**Brief:** Set down, word for word, every line of the material below from the one containing "Maned wolf watching vacation in Brazil" through the one containing "was the backdrop", but none of its pictures.

**Raw data:**
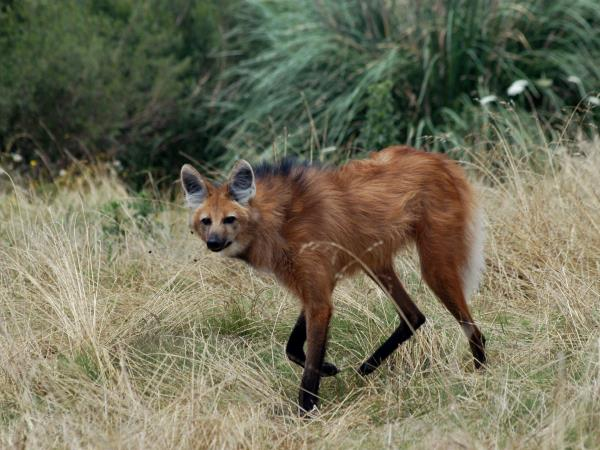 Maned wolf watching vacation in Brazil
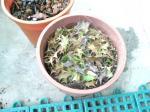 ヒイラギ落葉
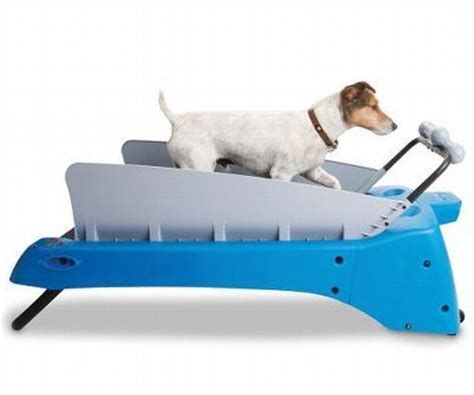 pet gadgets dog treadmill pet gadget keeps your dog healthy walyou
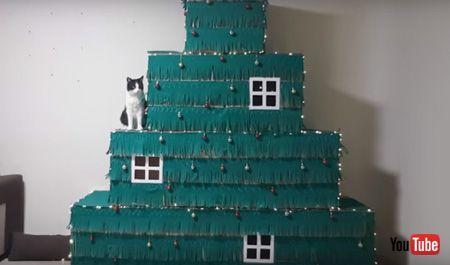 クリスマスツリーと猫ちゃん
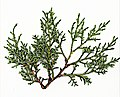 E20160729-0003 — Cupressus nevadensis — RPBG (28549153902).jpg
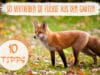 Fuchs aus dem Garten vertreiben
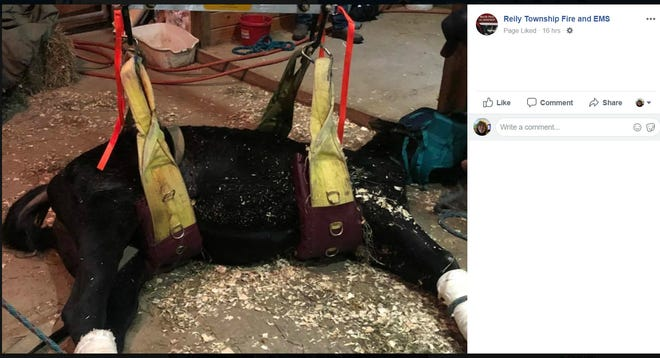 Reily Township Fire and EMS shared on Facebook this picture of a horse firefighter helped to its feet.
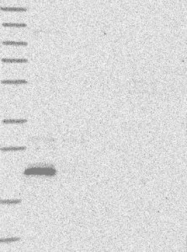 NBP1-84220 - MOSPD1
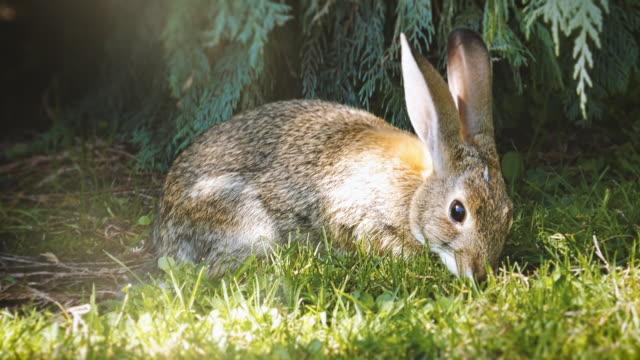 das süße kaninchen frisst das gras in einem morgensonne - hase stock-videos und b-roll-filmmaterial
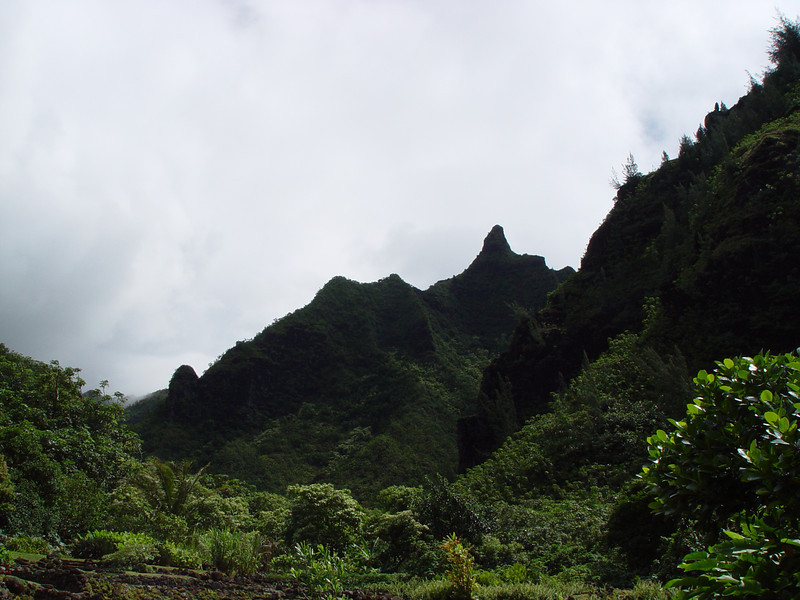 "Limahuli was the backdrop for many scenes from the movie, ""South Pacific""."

* * *

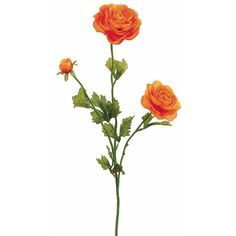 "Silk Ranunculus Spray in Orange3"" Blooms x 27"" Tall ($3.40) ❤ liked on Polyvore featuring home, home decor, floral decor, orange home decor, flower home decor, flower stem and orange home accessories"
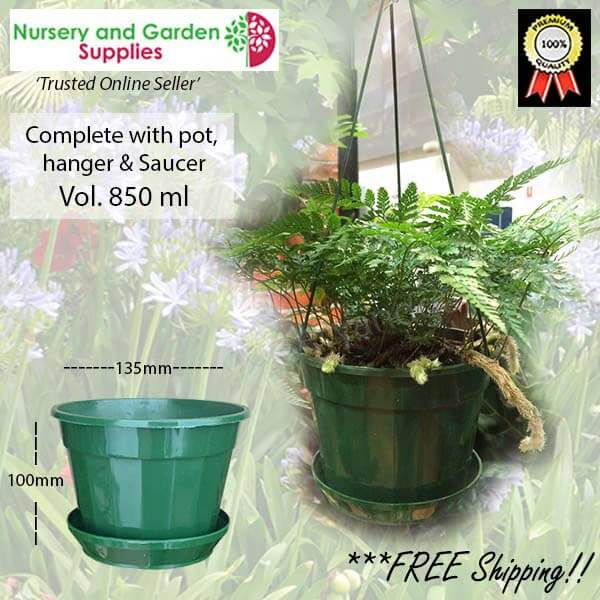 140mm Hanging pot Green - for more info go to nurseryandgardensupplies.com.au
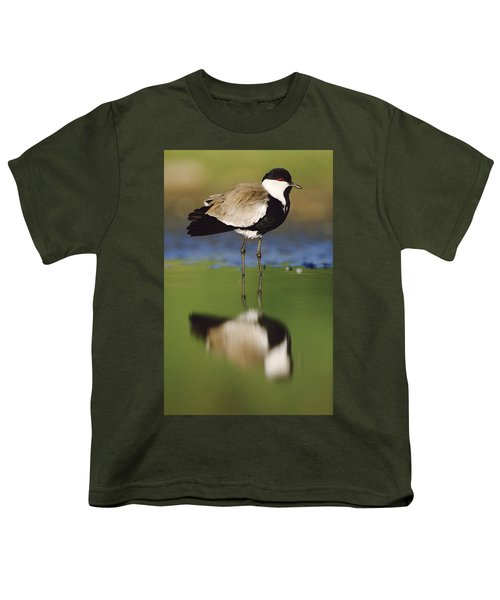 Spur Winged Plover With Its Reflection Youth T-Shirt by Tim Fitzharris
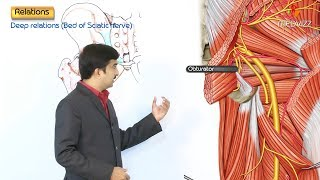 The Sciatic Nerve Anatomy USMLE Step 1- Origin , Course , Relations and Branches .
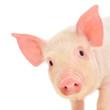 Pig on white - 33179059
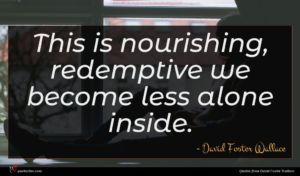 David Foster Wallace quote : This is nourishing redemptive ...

==

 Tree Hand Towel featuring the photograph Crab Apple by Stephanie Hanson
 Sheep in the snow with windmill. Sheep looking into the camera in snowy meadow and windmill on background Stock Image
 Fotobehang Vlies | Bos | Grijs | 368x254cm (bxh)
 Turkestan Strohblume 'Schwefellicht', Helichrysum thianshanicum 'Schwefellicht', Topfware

**Expected answer:**
 Maned wolf watching vacation in Brazil
 ヒイラギ落葉
 pet gadgets dog treadmill pet gadget keeps your dog healthy walyou
 クリスマスツリーと猫ちゃん
 E20160729-0003 — Cupressus nevadensis — RPBG (28549153902).jpg
 Fuchs aus dem Garten vertreiben
 Reily Township Fire and EMS shared on Facebook this picture of a horse firefighter helped to its feet.
 NBP1-84220 - MOSPD1
 das süße kaninchen frisst das gras in einem morgensonne - hase stock-videos und b-roll-filmmaterial
 "Limahuli was the backdrop for many scenes from the movie, ""South Pacific""."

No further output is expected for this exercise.